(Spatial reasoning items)

◆ ◆ ◆

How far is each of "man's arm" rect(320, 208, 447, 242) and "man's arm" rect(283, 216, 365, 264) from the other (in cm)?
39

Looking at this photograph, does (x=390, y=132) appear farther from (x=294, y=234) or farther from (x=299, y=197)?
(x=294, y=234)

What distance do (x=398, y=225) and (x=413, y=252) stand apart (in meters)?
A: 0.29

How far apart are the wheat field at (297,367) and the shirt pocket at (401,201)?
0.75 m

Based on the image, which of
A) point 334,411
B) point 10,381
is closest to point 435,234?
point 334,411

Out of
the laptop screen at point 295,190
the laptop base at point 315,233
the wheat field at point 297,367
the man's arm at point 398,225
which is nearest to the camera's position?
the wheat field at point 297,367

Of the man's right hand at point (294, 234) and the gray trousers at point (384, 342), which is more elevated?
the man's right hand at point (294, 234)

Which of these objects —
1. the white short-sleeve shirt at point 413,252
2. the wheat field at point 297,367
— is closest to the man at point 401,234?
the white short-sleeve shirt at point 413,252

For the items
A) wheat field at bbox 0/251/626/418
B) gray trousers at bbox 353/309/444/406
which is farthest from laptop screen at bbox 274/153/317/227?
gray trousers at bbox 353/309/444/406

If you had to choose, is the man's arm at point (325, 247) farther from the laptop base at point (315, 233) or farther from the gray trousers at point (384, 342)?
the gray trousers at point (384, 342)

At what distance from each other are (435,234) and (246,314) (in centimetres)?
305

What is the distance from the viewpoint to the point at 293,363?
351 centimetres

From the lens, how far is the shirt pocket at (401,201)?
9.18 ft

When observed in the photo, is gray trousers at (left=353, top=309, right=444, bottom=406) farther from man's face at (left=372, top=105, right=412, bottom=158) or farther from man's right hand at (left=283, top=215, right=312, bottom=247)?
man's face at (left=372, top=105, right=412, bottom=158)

◆ ◆ ◆

§ YOUR GOAL:
Copy out the lines of the items word for word, starting at the line that contains "For the items" and continuing through the last line of the items.

§ FULL OUTPUT:
For the items
A) wheat field at bbox 0/251/626/418
B) gray trousers at bbox 353/309/444/406
which is farthest from laptop screen at bbox 274/153/317/227?
gray trousers at bbox 353/309/444/406

If you had to choose, is the man's arm at point (325, 247) farther from the laptop base at point (315, 233) or farther from the gray trousers at point (384, 342)?
the gray trousers at point (384, 342)

At what distance from each other are (435,234) and (246,314) (in centimetres)?
305

What is the distance from the viewpoint to the point at 293,363?
351 centimetres

From the lens, how far is the shirt pocket at (401,201)?
9.18 ft

When observed in the photo, is gray trousers at (left=353, top=309, right=444, bottom=406) farther from man's face at (left=372, top=105, right=412, bottom=158) or farther from man's right hand at (left=283, top=215, right=312, bottom=247)?
man's face at (left=372, top=105, right=412, bottom=158)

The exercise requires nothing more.